UK planning laws are incredibly complex, with tight environmental regulations and the entrenchment of anti-development voices all playing their part. Importantly, planning proposals are decided on a case-by-case basis in councils across the UK which means that no standard criteria of what a successful proposal might look like can be developed, turning the application process into a remarkably sclerotic system.



Recognising the seriousness of the situation, Sir Keir Starmer’s Labour Party have set up housing to be, potentially, one of the biggest dividing lines at the next election with his promise to shake up the planning system. One of his big-ticket reforms is regarding how local authorities buy land for housing development. Under the current system, in place since the 1961 Land Compensation Act, authorities are not allowed to buy land intended for development at the price of that land if it remained under cultivation.
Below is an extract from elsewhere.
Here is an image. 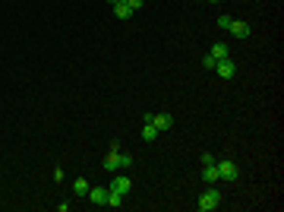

When buying land, councils have to factor in the potential rise in the value of a plot of land instead if planning permission was to go ahead. According to the Center for Progressive Policy, an average hectare of agricultural land valued at £22,250 can rise on average to £6.2 million. This makes it extraordinarily expensive for councils to purchase land.



Labour’s planned new compulsory purchase orders will force landowners to sell their holdings on limited occasions at their current value instead, rather than at the price which includes the potential value of a parcel of land if it had received permission. In addition to also restoring the housing construction target of 300,000 new homes per year and forcing all councils to present five year housing strategies to central government, Labour also touched on, arguably, Britain’s biggest and most misunderstood sacred cow; the green belt.



The Green Belt is a highly emotive topic for many people, with most imagining it is something akin to Hampstead Heath. Indeed the original purpose of the first green belt laws passed in the 1930s were designed to provide accessible outdoor spaces for town and city dwellers to enjoy the countryside. Since then, 1,638,150 hectares of land has been designated as part of the green belt in which development is restricted. Looking at the map of York inset, the belt encases York as it seeks to limit urban sprawl and protect the character of rural communities. But most of this land is actually intensely farmed mono-culture agricultural land, closed off to the public given its private status and significant portions of the green belt across the country are places of scrubland and disused land.



Despite being far from areas of outstanding natural beauty, a misleading environmental argument is frequently deployed by pressure groups such as The Campaign to Protect Rural England (CPRE). Labour’s policy of allowing greater development on the green belt will cause outrage to those who continue to believe that, in the words of the CPRE, this would amount to concreting over “pristine countryside.” But research commissioned by The Times has shown that developing just 1 percent of the green belt could deliver an extra 737,000 homes nationally.



In places like York, where the green belt wraps around the city, these changes could well incentivize the greater levels of house building that the city needs in order to make its housing market much more dynamic and affordable. From the Housing Review first mentioned in this article, there is a clear need to address the significant shortfall in housing in the local area. The cost of renting, especially for students, is eating further and further into people’s incomes and having a housing market able to respond at greater speed to changes in demand would help make the city become a more affordable place to live.